Diabetic neuropathy is observed in both IDDM and NIDDM, and requires several years to
develop. Since the levels of the C peptide differ in IDDM and NIDDM, this would suggest
that the role of the C peptide in diabetic neuropathy is not a major one. If you do have
better information please share it on this site!

In acute intermitted porphyria and congenital erythropoietic porphyria why do the end product
of the affected enzymes accumulate instead of their substrate??
Bellelli: First of all, congratulations! This is an excellent question.
Remember that a condition is which the heme is not produced is lethal in the foetus; thus
the affected enzyme(s) must maintain some functionality for the patient
to be born and to come to medical attention. All known genetic defects of heme
biosynthesis derange but do not block this metabolic pathway.
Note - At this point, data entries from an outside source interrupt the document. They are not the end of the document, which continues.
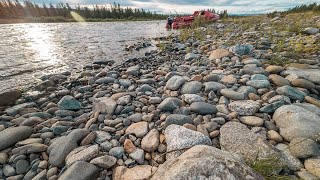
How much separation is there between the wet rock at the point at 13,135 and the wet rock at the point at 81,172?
0.98 m

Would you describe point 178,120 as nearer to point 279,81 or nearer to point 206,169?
point 206,169

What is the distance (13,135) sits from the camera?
2.38 meters

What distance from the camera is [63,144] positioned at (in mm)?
2223

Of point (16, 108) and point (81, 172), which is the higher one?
point (81, 172)

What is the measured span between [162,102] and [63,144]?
4.62 ft

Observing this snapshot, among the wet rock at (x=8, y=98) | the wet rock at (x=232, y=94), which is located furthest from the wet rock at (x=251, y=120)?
the wet rock at (x=8, y=98)

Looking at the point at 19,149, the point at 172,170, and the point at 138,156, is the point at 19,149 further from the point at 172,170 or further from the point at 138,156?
the point at 172,170

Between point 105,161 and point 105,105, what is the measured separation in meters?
1.23

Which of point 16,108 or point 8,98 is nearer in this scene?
point 16,108

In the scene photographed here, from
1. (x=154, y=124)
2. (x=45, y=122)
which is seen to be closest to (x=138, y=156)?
(x=154, y=124)

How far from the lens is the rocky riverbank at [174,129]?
167 centimetres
Congenital Erythropoietc Porphyria (CEP) is a genetic defect of uroporphyrinogen
III cosynthase. This protein associates to uroporphyrinogen synthase (which is present
and functional in CEP) and guarantees that the appropriate uroporphyrinogen isomer is produced
(i.e. uroporphyrinogen III). In the absence of a functional uroporphyrinogen III
cosynthase other possible isomers of uroporphyrinogen are produced together with
uroporpyrinogen III, mostly uroporphyrinogen I. The isomers of uroporphyrinogen
that are produced differ because of the positions of propionate and acetate side chains,
and this in turn is due to the pseudo symmetric structure of porphobilinogen. Only
isomer III can be further used to produce protoporphyrin IX. Thus in the
case of CEP we observe accumulation of abnormal uroporphyrinogen derivatives, which, as
you correctly observed are the products of the enzymatic synthesis operated by
uroporphyrinogen synthase.
The case of Acute Intermittent Porphyria (AIP) is similar, although there may be variants
of this disease. What happens is that either the affected enzyme is a variant that does not
properly associate with uroporphyrinogen III cosynthase or presents active site mutations
that impair the proper alignement of the phoprphobilinogen substrates. In either case
abnormal isomers of uroporphyrinogen are produced, as in CEP.
Also remark that in both AIP and CEP we observe accumulation of the porphobilinogen
precursor: this is because the overall efficiency of the biosynthesis of uroporphyrinogens is
reduced. Thus: (i) less uroporphyrinogen is produced, and (ii) only a fraction of the
uroporphyrinogen that is produced is the correct isomer (uroporphyrinogen III).